TEXTE FOURNI:
● ● ●

Écrit par : Fulup | 07/04/2009
DANS LA MARE
> "Rechercher par priorité la consolidation ou la création de nouveaux postes de travail, dans la production de biens réellement utiles." (souligné à juste titre dans la note) Sans exclure les autres points cités, celui-là est un sacré pavé dans la mare ! Surtout dans la seconde partie de la phrase, la première étant nettement plus consensuelle : qui pourrait être "contre" de nouveaux postes de travail ? Simplement, à prendre cet objectif louable comme une fin quand elle n'est qu'un moyen, on s'engage non seulement dans la production de biens qui ne sont pas réellement utiles... mais surtout qui ne sont pas réellement des BIENS !

● ● ●

DONNÉES FOURNIES:

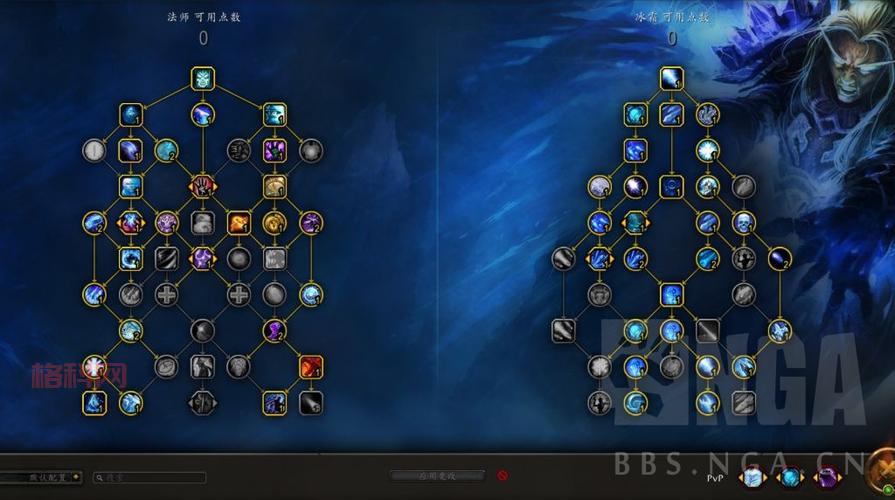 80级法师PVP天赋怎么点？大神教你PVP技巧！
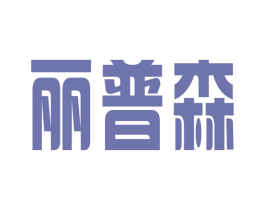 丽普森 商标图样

● ● ●

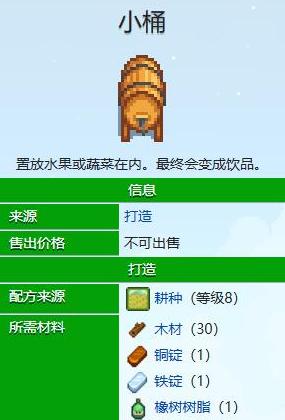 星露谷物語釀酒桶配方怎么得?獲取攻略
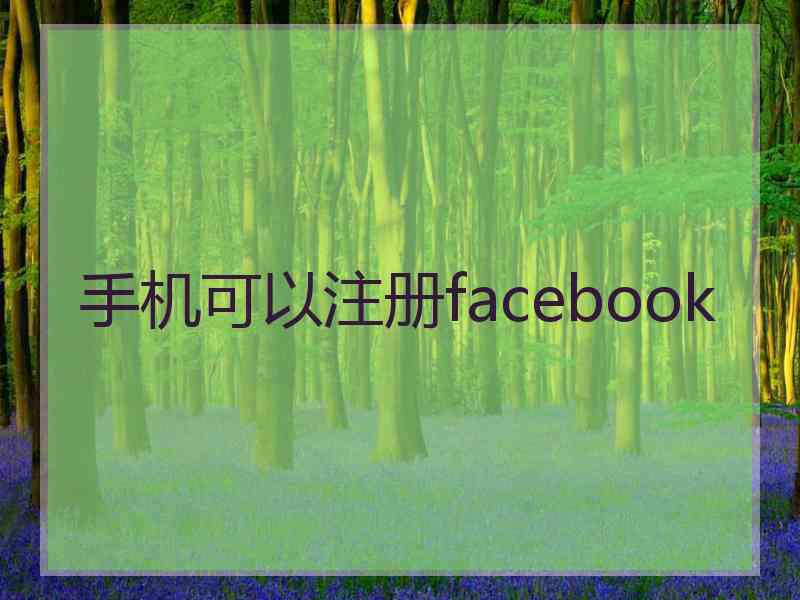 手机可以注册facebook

● ● ●

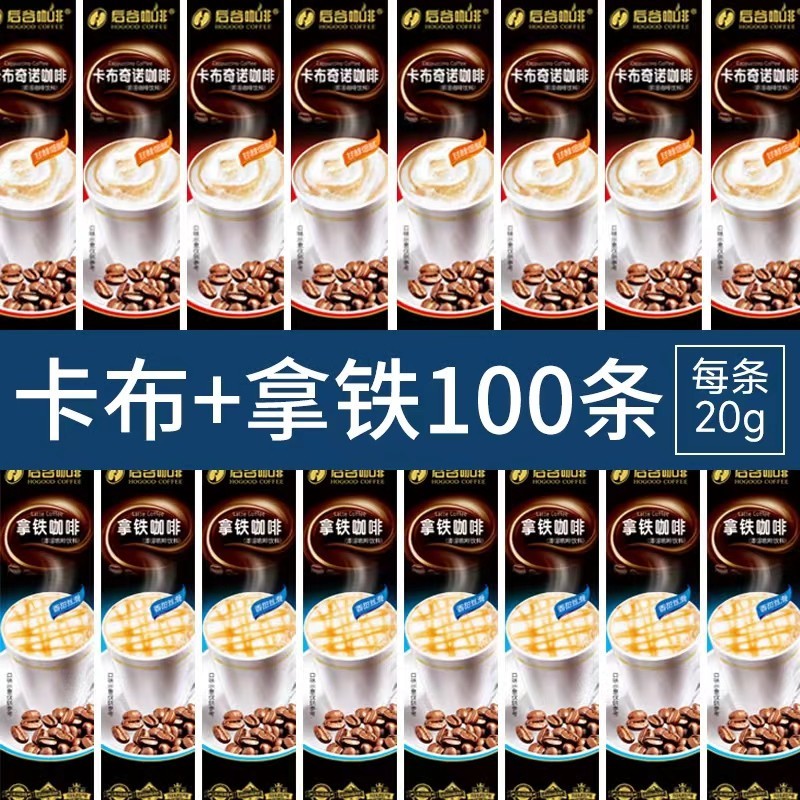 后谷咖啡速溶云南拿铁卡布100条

● ● ●

CONSIGNE: Relevez tous les verbes à l'infinitif qui figurent dans le texte sur la création de postes de travail.

RÉSULTAT: Rechercher, exclure, être, prendre